— START OF SUPPLIED TEXT —

Mindfulness Promotes Life Satisfaction by Increasing Gratitude and Savoring of Positive Experiences


Mindfulness Promotes Life Satisfaction by Increasing Gratitude and Savoring of Positive Experiences


By John M. de Castro, Ph.D.


savoring . . . is pretty powerful: it can lead to better mental health and relationships, among many other benefits.” – Magdalena Puniewska


Mindfulness training has been shown to be effective in improving physical and psychological health. This has led to an increasing adoption of mindfulness techniques for the health and well-being of both healthy and ill individuals. Mindfulness, however, is a complex concept that contains attentional processes, non-judgmental awareness, non-reactivity to the environment, gratitude, and a savoring of the present moment. It is not known if mindfulness’ promotion of savoring and gratitude may be responsible for some of its beneficial effects.

— END OF SUPPLIED TEXT —

TASK GOAL:
Return the full mindfulness article above, word for word.

— START OF EXTRACTED ENTRIES —

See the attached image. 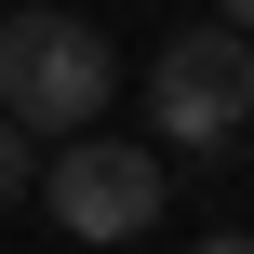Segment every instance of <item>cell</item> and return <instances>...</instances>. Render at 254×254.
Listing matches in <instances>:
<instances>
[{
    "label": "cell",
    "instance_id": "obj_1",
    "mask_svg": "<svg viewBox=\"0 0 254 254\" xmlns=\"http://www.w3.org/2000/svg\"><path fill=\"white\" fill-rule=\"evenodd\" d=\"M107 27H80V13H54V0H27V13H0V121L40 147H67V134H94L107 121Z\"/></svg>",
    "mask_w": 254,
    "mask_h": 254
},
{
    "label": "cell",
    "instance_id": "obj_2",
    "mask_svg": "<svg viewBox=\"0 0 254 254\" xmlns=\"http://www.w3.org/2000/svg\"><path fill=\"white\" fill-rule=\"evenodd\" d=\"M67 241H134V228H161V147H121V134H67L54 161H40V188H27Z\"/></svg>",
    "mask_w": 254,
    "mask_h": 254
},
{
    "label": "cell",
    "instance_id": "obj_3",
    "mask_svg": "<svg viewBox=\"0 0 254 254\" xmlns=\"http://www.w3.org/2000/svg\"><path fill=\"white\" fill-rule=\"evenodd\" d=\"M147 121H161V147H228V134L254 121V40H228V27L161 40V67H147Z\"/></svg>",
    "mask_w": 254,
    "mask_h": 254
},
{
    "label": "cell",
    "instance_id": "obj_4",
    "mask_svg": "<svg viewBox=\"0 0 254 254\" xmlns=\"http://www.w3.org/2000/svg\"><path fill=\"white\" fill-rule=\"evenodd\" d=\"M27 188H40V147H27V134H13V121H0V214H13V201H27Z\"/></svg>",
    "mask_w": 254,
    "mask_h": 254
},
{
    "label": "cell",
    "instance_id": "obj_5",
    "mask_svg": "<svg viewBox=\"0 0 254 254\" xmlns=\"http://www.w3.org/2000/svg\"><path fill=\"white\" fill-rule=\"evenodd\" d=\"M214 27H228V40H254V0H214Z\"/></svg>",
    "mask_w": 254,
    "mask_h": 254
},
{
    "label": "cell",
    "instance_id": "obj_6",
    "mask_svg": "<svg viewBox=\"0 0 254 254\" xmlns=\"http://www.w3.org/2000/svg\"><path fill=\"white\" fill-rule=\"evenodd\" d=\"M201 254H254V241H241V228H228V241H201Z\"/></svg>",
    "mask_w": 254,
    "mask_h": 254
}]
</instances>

— END OF EXTRACTED ENTRIES —

TASK OUTPUT:
Mindfulness Promotes Life Satisfaction by Increasing Gratitude and Savoring of Positive Experiences


Mindfulness Promotes Life Satisfaction by Increasing Gratitude and Savoring of Positive Experiences


By John M. de Castro, Ph.D.


savoring . . . is pretty powerful: it can lead to better mental health and relationships, among many other benefits.” – Magdalena Puniewska


Mindfulness training has been shown to be effective in improving physical and psychological health. This has led to an increasing adoption of mindfulness techniques for the health and well-being of both healthy and ill individuals. Mindfulness, however, is a complex concept that contains attentional processes, non-judgmental awareness, non-reactivity to the environment, gratitude, and a savoring of the present moment. It is not known if mindfulness’ promotion of savoring and gratitude may be responsible for some of its beneficial effects.